#### [WHAT THE TASK REQUIRES]
Copy every entry as is. Leave images out.

Page-level text extractions
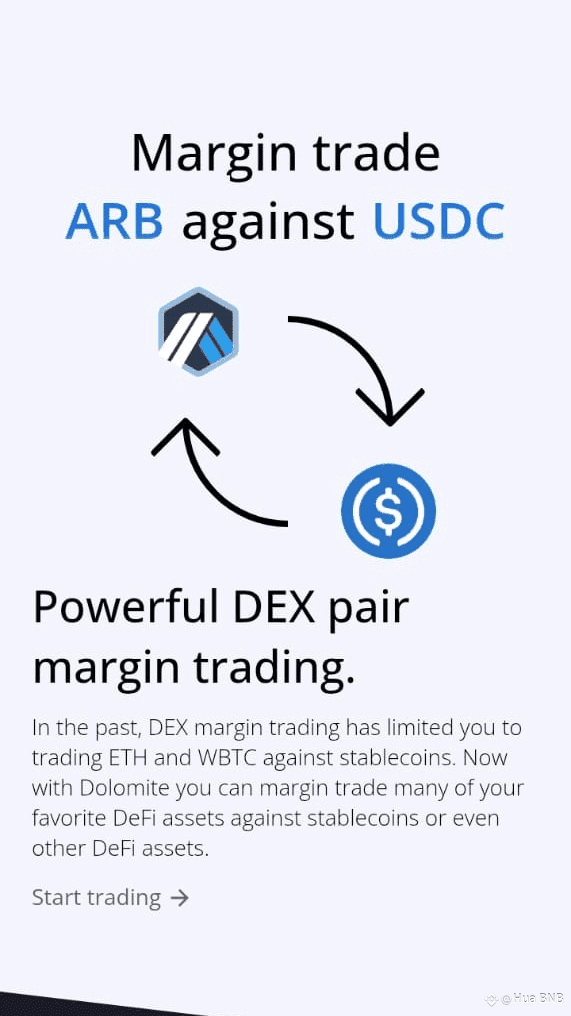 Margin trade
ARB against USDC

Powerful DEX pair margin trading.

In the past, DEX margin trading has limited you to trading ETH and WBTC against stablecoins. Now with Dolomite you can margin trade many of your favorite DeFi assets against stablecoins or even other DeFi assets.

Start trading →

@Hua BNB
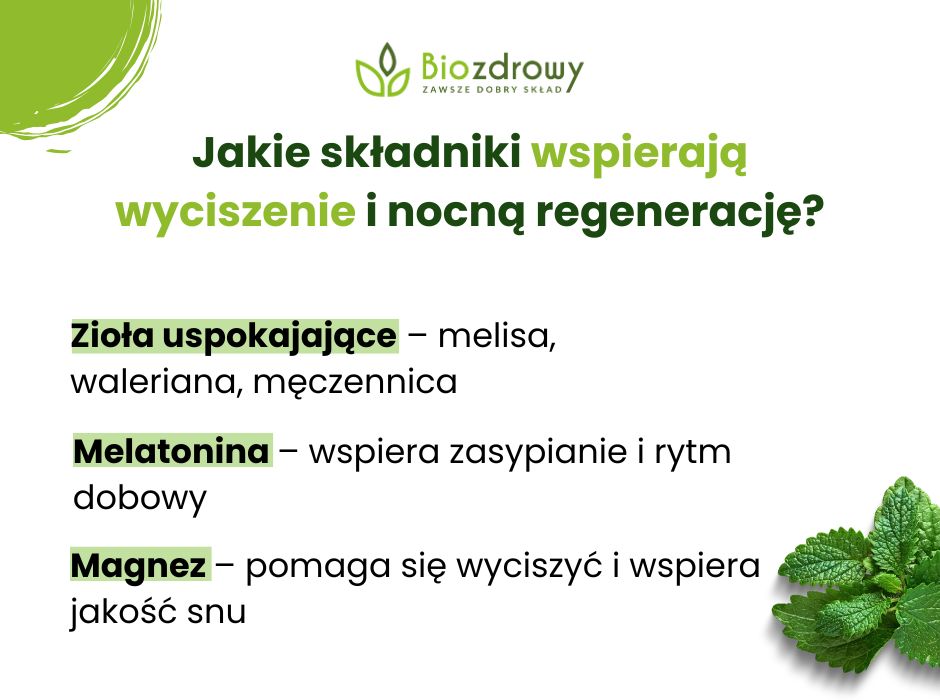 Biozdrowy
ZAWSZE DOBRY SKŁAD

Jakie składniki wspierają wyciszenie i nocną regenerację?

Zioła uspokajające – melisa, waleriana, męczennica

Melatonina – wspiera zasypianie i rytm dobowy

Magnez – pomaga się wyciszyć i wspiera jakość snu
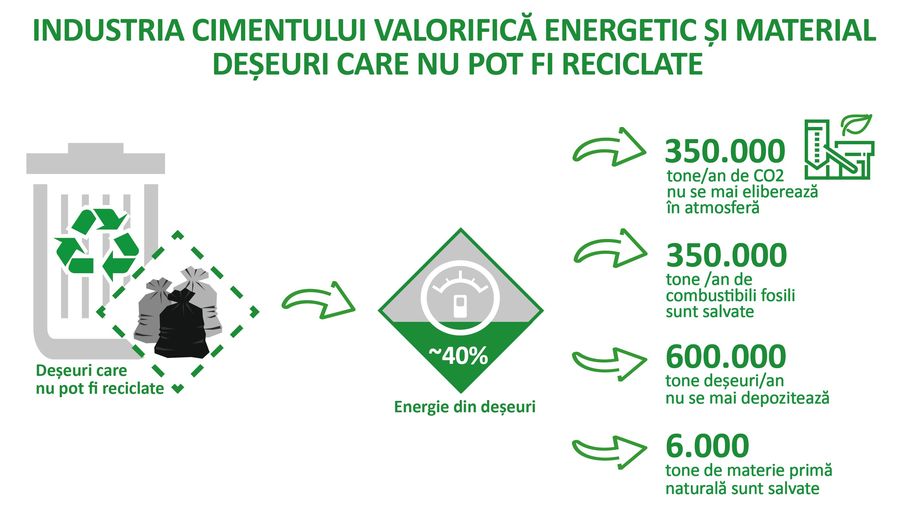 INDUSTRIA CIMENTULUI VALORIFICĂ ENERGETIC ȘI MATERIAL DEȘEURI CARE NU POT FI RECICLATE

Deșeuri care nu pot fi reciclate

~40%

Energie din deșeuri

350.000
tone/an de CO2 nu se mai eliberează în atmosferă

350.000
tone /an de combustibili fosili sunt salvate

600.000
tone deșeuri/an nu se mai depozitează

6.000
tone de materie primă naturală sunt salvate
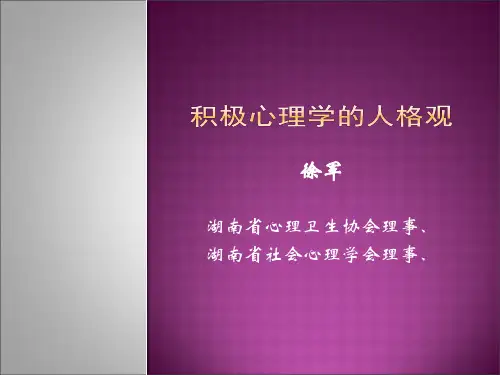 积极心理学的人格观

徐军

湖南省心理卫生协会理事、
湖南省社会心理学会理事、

#### [OUTPUT FOR THIS EXERCISE]
 Margin trade
ARB against USDC

Powerful DEX pair margin trading.

In the past, DEX margin trading has limited you to trading ETH and WBTC against stablecoins. Now with Dolomite you can margin trade many of your favorite DeFi assets against stablecoins or even other DeFi assets.

Start trading →

@Hua BNB
 Biozdrowy
ZAWSZE DOBRY SKŁAD

Jakie składniki wspierają wyciszenie i nocną regenerację?

Zioła uspokajające – melisa, waleriana, męczennica

Melatonina – wspiera zasypianie i rytm dobowy

Magnez – pomaga się wyciszyć i wspiera jakość snu
 INDUSTRIA CIMENTULUI VALORIFICĂ ENERGETIC ȘI MATERIAL DEȘEURI CARE NU POT FI RECICLATE

Deșeuri care nu pot fi reciclate

~40%

Energie din deșeuri

350.000
tone/an de CO2 nu se mai eliberează în atmosferă

350.000
tone /an de combustibili fosili sunt salvate

600.000
tone deșeuri/an nu se mai depozitează

6.000
tone de materie primă naturală sunt salvate
 积极心理学的人格观

徐军

湖南省心理卫生协会理事、
湖南省社会心理学会理事、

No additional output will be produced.